Auf euer Internetseite kann man sehen, dass euer Gitarrist Michael ein riesiger LP-Fan ist und eine beeindruckende Sammlung hat. Auch EMERALD veröffentlichen parallel zu den CDs auf LP. Was bedeutet das für dich? Was macht eine LP für dich so besonders?
Eine LP ist viel wertiger als eine CD. Schon das Auflegen der LP und das Knistern ist etwas besonders, man fühlt sich in eine Zeit zurückversetzt, als man noch abendfüllend Platten hörte und dazu stundenlang das Cover und die Hülle studierte. Die CD hat dieses Feeling etwas verdrängt.

Daran anknüpfend: Was hältst du denn von MP3s? Oft sind die LP-Puristen ja eher MP3-Gegner. Wie sieht das bei dir aus?
Ich kann mit Downloads nicht viel anfangen, ich gehöre zur Generation, die gerne Musik als Produkt in den Händen hält und gerne die Texte mitliest.
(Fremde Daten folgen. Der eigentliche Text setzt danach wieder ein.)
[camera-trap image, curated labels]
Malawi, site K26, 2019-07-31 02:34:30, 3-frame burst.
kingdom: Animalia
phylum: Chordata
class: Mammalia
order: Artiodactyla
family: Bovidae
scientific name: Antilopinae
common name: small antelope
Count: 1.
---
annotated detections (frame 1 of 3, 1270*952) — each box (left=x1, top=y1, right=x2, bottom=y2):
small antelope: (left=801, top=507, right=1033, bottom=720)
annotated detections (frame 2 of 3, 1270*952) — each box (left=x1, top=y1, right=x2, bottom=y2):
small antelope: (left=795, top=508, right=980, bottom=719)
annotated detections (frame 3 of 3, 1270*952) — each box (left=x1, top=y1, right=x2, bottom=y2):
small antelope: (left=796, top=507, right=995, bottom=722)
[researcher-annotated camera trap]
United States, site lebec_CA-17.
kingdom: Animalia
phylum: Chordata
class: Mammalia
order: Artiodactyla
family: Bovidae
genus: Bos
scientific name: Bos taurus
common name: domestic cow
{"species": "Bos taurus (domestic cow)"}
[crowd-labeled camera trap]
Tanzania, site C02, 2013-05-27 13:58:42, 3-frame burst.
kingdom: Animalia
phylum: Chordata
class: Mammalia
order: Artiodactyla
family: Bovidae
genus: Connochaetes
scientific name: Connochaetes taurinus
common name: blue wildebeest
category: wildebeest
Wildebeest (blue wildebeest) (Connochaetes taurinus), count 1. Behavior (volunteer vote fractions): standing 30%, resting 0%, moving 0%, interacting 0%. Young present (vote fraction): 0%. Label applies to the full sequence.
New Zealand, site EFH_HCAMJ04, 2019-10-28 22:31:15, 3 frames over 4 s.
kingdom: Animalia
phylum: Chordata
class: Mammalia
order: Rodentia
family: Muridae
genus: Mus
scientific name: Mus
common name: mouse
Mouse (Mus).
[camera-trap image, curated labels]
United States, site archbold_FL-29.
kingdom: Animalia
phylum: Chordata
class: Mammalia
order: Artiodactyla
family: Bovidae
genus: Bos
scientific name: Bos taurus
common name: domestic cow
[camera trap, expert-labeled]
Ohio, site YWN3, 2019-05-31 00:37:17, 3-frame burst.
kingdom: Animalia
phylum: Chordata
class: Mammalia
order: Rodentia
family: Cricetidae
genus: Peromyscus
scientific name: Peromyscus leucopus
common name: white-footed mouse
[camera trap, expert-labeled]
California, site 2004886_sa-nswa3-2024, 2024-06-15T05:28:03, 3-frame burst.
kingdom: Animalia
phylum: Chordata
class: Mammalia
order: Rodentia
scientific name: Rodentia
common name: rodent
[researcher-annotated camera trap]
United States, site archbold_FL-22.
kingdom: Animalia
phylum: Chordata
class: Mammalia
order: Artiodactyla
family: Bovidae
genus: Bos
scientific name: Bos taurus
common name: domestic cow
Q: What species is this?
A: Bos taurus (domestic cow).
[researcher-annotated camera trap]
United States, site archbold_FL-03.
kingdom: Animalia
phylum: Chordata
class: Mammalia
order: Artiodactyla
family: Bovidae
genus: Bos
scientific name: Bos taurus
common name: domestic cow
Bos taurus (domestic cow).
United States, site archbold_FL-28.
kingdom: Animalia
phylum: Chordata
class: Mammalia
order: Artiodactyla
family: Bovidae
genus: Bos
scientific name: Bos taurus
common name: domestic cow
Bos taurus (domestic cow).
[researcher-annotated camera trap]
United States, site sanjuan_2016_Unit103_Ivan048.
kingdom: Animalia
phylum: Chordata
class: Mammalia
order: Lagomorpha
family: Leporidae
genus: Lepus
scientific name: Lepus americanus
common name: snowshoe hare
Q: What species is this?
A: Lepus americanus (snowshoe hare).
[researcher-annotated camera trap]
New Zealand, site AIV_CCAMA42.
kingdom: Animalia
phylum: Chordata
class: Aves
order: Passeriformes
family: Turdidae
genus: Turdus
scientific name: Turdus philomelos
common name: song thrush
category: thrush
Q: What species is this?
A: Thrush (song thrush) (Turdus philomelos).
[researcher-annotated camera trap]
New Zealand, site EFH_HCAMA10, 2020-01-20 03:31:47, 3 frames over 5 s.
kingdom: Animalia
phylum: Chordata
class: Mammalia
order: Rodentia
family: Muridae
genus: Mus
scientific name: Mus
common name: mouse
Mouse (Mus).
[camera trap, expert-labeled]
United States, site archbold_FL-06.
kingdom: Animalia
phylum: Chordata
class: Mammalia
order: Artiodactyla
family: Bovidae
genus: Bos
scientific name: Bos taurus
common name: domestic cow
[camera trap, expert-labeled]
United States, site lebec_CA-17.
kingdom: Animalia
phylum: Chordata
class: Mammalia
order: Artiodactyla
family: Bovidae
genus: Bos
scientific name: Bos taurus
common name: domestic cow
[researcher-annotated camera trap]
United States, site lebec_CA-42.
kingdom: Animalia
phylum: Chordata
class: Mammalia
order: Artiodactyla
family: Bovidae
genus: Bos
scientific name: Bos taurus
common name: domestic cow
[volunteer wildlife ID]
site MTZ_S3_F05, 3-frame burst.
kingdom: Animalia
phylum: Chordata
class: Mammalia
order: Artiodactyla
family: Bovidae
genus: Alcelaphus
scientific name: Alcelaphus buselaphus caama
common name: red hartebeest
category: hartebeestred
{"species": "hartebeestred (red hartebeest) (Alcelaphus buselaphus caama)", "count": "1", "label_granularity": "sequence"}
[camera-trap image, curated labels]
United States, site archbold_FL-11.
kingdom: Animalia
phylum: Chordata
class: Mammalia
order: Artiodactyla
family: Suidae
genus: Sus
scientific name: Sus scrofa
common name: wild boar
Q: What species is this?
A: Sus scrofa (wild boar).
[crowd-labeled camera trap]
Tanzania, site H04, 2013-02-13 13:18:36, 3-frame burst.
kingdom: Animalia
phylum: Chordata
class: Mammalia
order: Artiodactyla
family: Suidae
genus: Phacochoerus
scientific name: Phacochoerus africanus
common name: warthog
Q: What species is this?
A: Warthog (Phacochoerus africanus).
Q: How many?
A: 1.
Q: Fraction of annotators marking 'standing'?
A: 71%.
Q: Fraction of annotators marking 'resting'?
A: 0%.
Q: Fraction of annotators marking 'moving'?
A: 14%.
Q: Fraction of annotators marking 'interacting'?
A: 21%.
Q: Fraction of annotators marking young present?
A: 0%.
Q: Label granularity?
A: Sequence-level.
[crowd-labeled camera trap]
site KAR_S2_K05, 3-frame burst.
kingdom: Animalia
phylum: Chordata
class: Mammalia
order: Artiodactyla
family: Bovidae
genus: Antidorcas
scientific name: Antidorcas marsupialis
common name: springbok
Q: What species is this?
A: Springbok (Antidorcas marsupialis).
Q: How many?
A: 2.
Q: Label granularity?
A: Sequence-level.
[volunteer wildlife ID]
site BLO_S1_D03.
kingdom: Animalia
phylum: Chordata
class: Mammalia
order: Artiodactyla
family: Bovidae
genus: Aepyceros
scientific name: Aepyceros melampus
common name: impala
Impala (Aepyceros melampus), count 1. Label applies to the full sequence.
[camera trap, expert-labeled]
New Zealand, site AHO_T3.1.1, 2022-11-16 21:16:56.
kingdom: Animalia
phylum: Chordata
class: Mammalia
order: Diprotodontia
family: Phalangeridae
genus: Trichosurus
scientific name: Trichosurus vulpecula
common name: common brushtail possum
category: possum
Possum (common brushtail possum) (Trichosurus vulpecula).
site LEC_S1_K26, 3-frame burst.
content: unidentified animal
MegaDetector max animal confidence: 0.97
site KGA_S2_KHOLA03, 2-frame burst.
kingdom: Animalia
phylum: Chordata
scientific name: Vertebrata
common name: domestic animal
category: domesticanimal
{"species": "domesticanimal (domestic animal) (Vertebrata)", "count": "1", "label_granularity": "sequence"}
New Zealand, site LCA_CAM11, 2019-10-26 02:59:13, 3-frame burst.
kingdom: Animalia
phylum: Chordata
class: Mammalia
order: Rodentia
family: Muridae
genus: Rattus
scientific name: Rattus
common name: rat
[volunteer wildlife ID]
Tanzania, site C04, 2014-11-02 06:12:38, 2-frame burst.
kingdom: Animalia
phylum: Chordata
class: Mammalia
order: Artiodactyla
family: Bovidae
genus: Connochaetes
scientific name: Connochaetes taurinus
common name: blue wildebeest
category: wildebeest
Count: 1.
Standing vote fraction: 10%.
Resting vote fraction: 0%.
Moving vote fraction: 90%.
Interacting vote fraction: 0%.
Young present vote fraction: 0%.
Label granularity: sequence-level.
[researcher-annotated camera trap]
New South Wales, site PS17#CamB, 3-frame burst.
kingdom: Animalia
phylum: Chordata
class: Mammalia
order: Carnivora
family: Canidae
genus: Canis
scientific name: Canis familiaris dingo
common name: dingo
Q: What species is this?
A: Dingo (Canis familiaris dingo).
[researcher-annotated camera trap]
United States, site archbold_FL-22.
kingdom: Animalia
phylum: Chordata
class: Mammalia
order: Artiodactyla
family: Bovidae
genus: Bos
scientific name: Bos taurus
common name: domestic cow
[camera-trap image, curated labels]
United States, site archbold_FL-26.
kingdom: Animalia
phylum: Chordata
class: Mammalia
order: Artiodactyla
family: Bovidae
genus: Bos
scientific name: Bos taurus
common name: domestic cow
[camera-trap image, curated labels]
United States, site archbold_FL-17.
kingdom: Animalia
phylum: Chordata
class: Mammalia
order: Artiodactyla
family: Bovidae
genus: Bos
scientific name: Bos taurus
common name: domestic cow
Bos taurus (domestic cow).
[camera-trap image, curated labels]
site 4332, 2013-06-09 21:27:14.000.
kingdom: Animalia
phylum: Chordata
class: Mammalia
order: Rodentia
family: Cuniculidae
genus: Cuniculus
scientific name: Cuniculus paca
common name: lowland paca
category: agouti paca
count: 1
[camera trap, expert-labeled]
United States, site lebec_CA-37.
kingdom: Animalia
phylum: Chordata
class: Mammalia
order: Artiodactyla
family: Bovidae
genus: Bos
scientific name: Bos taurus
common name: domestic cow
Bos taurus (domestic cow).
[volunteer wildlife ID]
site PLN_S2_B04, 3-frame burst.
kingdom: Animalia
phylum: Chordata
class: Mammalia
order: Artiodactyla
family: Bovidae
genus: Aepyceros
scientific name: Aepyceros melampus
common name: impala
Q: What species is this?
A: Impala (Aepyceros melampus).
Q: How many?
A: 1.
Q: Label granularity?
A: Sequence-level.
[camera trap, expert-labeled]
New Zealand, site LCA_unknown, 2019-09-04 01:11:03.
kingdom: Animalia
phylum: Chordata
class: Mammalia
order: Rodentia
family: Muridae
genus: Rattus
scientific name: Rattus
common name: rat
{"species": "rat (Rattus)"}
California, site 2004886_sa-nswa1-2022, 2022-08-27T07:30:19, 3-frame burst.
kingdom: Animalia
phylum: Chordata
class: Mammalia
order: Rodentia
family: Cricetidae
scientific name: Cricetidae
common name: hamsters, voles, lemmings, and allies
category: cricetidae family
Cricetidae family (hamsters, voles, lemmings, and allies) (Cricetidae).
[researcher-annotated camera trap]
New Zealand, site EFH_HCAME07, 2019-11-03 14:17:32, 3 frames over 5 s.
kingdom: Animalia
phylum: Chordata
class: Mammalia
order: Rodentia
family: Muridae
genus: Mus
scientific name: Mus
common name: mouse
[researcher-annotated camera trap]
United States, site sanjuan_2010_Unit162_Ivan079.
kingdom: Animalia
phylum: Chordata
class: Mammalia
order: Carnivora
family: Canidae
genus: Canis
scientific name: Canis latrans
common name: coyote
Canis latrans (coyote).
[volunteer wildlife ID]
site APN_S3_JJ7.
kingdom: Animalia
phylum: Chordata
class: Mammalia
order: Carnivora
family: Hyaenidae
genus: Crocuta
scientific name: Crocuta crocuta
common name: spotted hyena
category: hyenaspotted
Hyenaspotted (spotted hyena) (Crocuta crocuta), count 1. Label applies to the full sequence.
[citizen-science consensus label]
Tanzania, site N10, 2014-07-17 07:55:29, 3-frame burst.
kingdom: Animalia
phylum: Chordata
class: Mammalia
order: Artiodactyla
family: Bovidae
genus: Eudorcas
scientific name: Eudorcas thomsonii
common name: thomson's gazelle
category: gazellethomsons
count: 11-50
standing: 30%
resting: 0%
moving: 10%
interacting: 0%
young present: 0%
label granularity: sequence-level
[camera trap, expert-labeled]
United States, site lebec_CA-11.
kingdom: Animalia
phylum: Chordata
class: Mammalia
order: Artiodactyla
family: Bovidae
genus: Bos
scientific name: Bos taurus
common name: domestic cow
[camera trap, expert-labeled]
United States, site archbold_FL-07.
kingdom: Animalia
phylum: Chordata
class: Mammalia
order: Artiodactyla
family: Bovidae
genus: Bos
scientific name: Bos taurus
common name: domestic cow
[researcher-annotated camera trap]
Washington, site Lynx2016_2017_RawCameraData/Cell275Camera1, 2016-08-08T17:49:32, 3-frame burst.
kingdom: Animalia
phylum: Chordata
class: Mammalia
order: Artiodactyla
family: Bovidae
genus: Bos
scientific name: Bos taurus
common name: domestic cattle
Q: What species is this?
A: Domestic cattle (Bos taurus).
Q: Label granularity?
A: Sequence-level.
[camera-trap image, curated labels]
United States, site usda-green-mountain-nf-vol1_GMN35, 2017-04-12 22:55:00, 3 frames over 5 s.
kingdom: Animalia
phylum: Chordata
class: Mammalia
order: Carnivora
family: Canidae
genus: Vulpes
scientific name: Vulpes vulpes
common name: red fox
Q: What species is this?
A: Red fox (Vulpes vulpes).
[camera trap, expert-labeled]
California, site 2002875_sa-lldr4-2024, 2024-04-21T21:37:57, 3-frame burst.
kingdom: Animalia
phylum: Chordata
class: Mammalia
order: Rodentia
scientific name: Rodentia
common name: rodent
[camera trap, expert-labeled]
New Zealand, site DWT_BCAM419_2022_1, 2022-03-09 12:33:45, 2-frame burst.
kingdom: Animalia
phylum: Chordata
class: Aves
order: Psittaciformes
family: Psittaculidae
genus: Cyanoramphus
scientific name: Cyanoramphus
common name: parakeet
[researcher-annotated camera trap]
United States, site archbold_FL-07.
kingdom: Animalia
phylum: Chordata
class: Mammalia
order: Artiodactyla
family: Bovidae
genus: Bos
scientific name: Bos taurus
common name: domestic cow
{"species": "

Aber wenn wir an neuen Songs arbeiten, hat sich das Senden und Hochladen von Mp3s etabliert, auch zum Austausch von Fotos usw.

Auf euer Website gibst du an, dass du ein Fan von Jan Udo Holey (unter seinem Pseudonym Jan Van Helsing) bist. Nun ist er nicht gerade unumstritten, unter anderem wird er bei Wikipedia als Geschichtsrevisionist und Verschwörungstheoretiker bezeichnet. Außerdem wurde er schon einmal wegen antisemitischer Volksverhetzung angeklagt (aber nicht verurteilt). Wie stehst du zu dieser Kritik an ihm, und was fasziniert dich auf der anderen Seite an ihm?
Was verboten ist, reizt sehr. Was verboten ist, ist nicht unbedingt schlecht für uns, soll aber verborgen bleiben. Ähnlich ist es ja in der Heavy-Metal Szene: Man schmückt sich z. B. mit einem umgedrehten Kreuz, weil man weiß, dass es sich nicht gehört – man will bewusst anecken.
Ich erinnere mich noch, als anno dazumal sein erstes Buch beschlagnahmt wurde, sogar die Massenmedien berichteten darüber (heutzutage undenkbar). Meine Mutter meinte damals nur lapidar: „Man darf halt keine Namen nennen“. Denn genau dass hat JVH in seinem ersten Buch aufgezeigt: Wer die Fäden in der Hand hält und die Geschicke der Welt lenkt. Stell dir vor, wen das wohl alles angeeckt hat…
Es gibt so viele Dinge zwischen Himmel und Hölle die wir einfach nicht sehen und nicht sehen können oder wollen. Der heutige Otto-Normalverbraucher wird mit Werbung zugeballert, muss sich um die neusten Handy-Upgrades kümmern, unterliegt Dogmen der Religion und einer Gesellschaftsstruktur voller Regelungen und Gesetzen. Diesen Personen zu erzählen, dass es da draußen eine ganz andere Realität gibt, ist nahezu unmöglich, so als wenn man einem Fisch zu erklären versucht, was Angeln ist…
Natürlich inspiriert diese Thematik auch Musiker, auf dem neuen Album bei „F.T.M.“ (das steht für Follow The Money), „Eye Of The Serpent“ und „Ancient Mystery“ nachzuhören.

Zum Abschluss würde ich gerne unser klassisches Metal1-Spiel mit dir spielen. Es ist eine Art Brainstorming, ich nenne dir ein paar Begriffe und du schreibst spontan und kurz dazu, was dir einfällt.
Akustikversionen von Metal-Klassikern: Ist sicher cool, aber ein Original kann man nicht besser machen.
Steuerabkommen Schweiz – Deutschland: Ich hoffe, dieser Zwischenfall belastet unser Verhältnis nicht zu sehr, wir sind sehr gerne in Deutschland.
Emerald in zehn Jahren: Headliner-Tour?
Metal1.info: Unbedingt regelmäßig Interviews und Reviews lesen!
Bisher das Album des Jahres: „Stalingrad“ von Accept

Vielen Dank für das Interview. Der Abschluss gehört dir – hast du uns noch etwas mitzuteilen?
Vielen Dank an Dich, Marc. An alle Metal Fans: Hört euch unbedingt das aktuelle Emerald-Album „Unleashed“ an und kommt zu unseren Live-Shows!